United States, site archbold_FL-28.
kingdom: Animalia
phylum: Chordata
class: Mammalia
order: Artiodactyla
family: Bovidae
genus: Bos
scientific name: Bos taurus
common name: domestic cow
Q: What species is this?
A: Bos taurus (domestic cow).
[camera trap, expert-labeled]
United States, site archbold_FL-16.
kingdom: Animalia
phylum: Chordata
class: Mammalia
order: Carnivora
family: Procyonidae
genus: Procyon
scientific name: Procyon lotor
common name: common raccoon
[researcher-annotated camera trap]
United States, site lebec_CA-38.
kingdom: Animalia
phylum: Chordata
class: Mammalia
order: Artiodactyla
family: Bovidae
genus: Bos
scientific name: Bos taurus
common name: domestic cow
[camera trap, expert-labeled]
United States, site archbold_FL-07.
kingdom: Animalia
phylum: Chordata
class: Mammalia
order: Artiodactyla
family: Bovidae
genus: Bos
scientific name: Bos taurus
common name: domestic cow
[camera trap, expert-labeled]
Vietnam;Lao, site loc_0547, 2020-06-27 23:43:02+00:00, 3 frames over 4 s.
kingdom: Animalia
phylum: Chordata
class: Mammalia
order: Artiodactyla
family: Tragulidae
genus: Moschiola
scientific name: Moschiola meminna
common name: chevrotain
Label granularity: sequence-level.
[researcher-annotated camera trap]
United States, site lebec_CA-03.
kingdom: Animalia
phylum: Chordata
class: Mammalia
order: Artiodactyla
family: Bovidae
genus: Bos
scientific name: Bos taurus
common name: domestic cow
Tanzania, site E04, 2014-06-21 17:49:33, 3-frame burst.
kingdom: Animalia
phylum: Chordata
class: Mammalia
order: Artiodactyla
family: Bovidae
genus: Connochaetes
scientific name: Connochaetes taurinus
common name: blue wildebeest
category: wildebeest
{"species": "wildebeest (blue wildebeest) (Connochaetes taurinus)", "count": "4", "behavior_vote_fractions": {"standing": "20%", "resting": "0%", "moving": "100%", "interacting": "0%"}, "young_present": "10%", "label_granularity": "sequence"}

*YOUR ASSIGNMENT*
Each line of the data above is to be duplicated exactly.

*EXERCISE SOLUTION*
United States, site archbold_FL-28.
kingdom: Animalia
phylum: Chordata
class: Mammalia
order: Artiodactyla
family: Bovidae
genus: Bos
scientific name: Bos taurus
common name: domestic cow
Q: What species is this?
A: Bos taurus (domestic cow).
[camera trap, expert-labeled]
United States, site archbold_FL-16.
kingdom: Animalia
phylum: Chordata
class: Mammalia
order: Carnivora
family: Procyonidae
genus: Procyon
scientific name: Procyon lotor
common name: common raccoon
[researcher-annotated camera trap]
United States, site lebec_CA-38.
kingdom: Animalia
phylum: Chordata
class: Mammalia
order: Artiodactyla
family: Bovidae
genus: Bos
scientific name: Bos taurus
common name: domestic cow
[camera trap, expert-labeled]
United States, site archbold_FL-07.
kingdom: Animalia
phylum: Chordata
class: Mammalia
order: Artiodactyla
family: Bovidae
genus: Bos
scientific name: Bos taurus
common name: domestic cow
[camera trap, expert-labeled]
Vietnam;Lao, site loc_0547, 2020-06-27 23:43:02+00:00, 3 frames over 4 s.
kingdom: Animalia
phylum: Chordata
class: Mammalia
order: Artiodactyla
family: Tragulidae
genus: Moschiola
scientific name: Moschiola meminna
common name: chevrotain
Label granularity: sequence-level.
[researcher-annotated camera trap]
United States, site lebec_CA-03.
kingdom: Animalia
phylum: Chordata
class: Mammalia
order: Artiodactyla
family: Bovidae
genus: Bos
scientific name: Bos taurus
common name: domestic cow
Tanzania, site E04, 2014-06-21 17:49:33, 3-frame burst.
kingdom: Animalia
phylum: Chordata
class: Mammalia
order: Artiodactyla
family: Bovidae
genus: Connochaetes
scientific name: Connochaetes taurinus
common name: blue wildebeest
category: wildebeest
{"species": "wildebeest (blue wildebeest) (Connochaetes taurinus)", "count": "4", "behavior_vote_fractions": {"standing": "20%", "resting": "0%", "moving": "100%", "interacting": "0%"}, "young_present": "10%", "label_granularity": "sequence"}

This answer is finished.